# [What the task asks]
Transcribe every record without leaving anything out or changing a word.

# [Data provided]
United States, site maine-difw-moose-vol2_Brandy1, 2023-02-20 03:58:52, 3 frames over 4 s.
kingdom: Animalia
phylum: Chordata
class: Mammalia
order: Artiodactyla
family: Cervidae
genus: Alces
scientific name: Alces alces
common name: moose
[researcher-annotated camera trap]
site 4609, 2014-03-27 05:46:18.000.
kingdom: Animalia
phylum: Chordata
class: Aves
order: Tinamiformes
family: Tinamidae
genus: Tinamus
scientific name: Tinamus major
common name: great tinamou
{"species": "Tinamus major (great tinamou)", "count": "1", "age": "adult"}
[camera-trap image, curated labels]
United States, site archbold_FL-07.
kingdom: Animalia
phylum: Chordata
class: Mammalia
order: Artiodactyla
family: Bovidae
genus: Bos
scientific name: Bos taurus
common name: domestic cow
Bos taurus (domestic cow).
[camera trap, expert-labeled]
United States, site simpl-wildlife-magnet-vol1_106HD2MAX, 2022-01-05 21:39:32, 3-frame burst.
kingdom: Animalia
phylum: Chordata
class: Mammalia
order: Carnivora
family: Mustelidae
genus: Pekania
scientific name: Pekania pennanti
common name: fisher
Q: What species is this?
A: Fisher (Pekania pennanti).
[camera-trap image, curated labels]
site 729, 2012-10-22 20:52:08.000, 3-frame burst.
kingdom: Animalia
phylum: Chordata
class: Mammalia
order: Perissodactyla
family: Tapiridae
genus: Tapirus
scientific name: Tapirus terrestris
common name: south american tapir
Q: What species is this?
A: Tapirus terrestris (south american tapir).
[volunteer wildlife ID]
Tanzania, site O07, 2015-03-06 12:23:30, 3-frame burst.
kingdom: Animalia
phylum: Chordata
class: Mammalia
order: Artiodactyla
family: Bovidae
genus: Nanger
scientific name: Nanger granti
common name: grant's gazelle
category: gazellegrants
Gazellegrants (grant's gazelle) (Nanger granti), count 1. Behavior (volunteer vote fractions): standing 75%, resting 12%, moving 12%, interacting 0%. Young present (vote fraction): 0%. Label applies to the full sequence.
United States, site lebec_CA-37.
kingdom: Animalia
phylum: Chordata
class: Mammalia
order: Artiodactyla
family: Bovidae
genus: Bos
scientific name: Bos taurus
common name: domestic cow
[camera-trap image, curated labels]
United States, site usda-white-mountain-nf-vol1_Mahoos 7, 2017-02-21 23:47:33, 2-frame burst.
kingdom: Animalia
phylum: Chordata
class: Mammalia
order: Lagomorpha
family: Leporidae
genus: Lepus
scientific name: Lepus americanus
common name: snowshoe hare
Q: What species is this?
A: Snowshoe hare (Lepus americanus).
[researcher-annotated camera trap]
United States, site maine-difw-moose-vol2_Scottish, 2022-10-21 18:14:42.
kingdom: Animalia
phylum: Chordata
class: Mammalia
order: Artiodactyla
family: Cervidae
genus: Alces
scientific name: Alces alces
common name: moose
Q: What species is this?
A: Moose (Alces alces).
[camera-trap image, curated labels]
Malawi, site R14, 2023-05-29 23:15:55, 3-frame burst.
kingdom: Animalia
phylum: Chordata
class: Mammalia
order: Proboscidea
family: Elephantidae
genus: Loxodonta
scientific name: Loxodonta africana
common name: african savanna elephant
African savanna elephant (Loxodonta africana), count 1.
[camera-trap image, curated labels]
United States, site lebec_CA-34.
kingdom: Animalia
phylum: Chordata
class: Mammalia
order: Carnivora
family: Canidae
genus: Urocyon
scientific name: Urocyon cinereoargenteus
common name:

# [Written answer]
United States, site maine-difw-moose-vol2_Brandy1, 2023-02-20 03:58:52, 3 frames over 4 s.
kingdom: Animalia
phylum: Chordata
class: Mammalia
order: Artiodactyla
family: Cervidae
genus: Alces
scientific name: Alces alces
common name: moose
[researcher-annotated camera trap]
site 4609, 2014-03-27 05:46:18.000.
kingdom: Animalia
phylum: Chordata
class: Aves
order: Tinamiformes
family: Tinamidae
genus: Tinamus
scientific name: Tinamus major
common name: great tinamou
{"species": "Tinamus major (great tinamou)", "count": "1", "age": "adult"}
[camera-trap image, curated labels]
United States, site archbold_FL-07.
kingdom: Animalia
phylum: Chordata
class: Mammalia
order: Artiodactyla
family: Bovidae
genus: Bos
scientific name: Bos taurus
common name: domestic cow
Bos taurus (domestic cow).
[camera trap, expert-labeled]
United States, site simpl-wildlife-magnet-vol1_106HD2MAX, 2022-01-05 21:39:32, 3-frame burst.
kingdom: Animalia
phylum: Chordata
class: Mammalia
order: Carnivora
family: Mustelidae
genus: Pekania
scientific name: Pekania pennanti
common name: fisher
Q: What species is this?
A: Fisher (Pekania pennanti).
[camera-trap image, curated labels]
site 729, 2012-10-22 20:52:08.000, 3-frame burst.
kingdom: Animalia
phylum: Chordata
class: Mammalia
order: Perissodactyla
family: Tapiridae
genus: Tapirus
scientific name: Tapirus terrestris
common name: south american tapir
Q: What species is this?
A: Tapirus terrestris (south american tapir).
[volunteer wildlife ID]
Tanzania, site O07, 2015-03-06 12:23:30, 3-frame burst.
kingdom: Animalia
phylum: Chordata
class: Mammalia
order: Artiodactyla
family: Bovidae
genus: Nanger
scientific name: Nanger granti
common name: grant's gazelle
category: gazellegrants
Gazellegrants (grant's gazelle) (Nanger granti), count 1. Behavior (volunteer vote fractions): standing 75%, resting 12%, moving 12%, interacting 0%. Young present (vote fraction): 0%. Label applies to the full sequence.
United States, site lebec_CA-37.
kingdom: Animalia
phylum: Chordata
class: Mammalia
order: Artiodactyla
family: Bovidae
genus: Bos
scientific name: Bos taurus
common name: domestic cow
[camera-trap image, curated labels]
United States, site usda-white-mountain-nf-vol1_Mahoos 7, 2017-02-21 23:47:33, 2-frame burst.
kingdom: Animalia
phylum: Chordata
class: Mammalia
order: Lagomorpha
family: Leporidae
genus: Lepus
scientific name: Lepus americanus
common name: snowshoe hare
Q: What species is this?
A: Snowshoe hare (Lepus americanus).
[researcher-annotated camera trap]
United States, site maine-difw-moose-vol2_Scottish, 2022-10-21 18:14:42.
kingdom: Animalia
phylum: Chordata
class: Mammalia
order: Artiodactyla
family: Cervidae
genus: Alces
scientific name: Alces alces
common name: moose
Q: What species is this?
A: Moose (Alces alces).
[camera-trap image, curated labels]
Malawi, site R14, 2023-05-29 23:15:55, 3-frame burst.
kingdom: Animalia
phylum: Chordata
class: Mammalia
order: Proboscidea
family: Elephantidae
genus: Loxodonta
scientific name: Loxodonta africana
common name: african savanna elephant
African savanna elephant (Loxodonta africana), count 1.
[camera-trap image, curated labels]
United States, site lebec_CA-34.
kingdom: Animalia
phylum: Chordata
class: Mammalia
order: Carnivora
family: Canidae
genus: Urocyon
scientific name: Urocyon cinereoargenteus
common name:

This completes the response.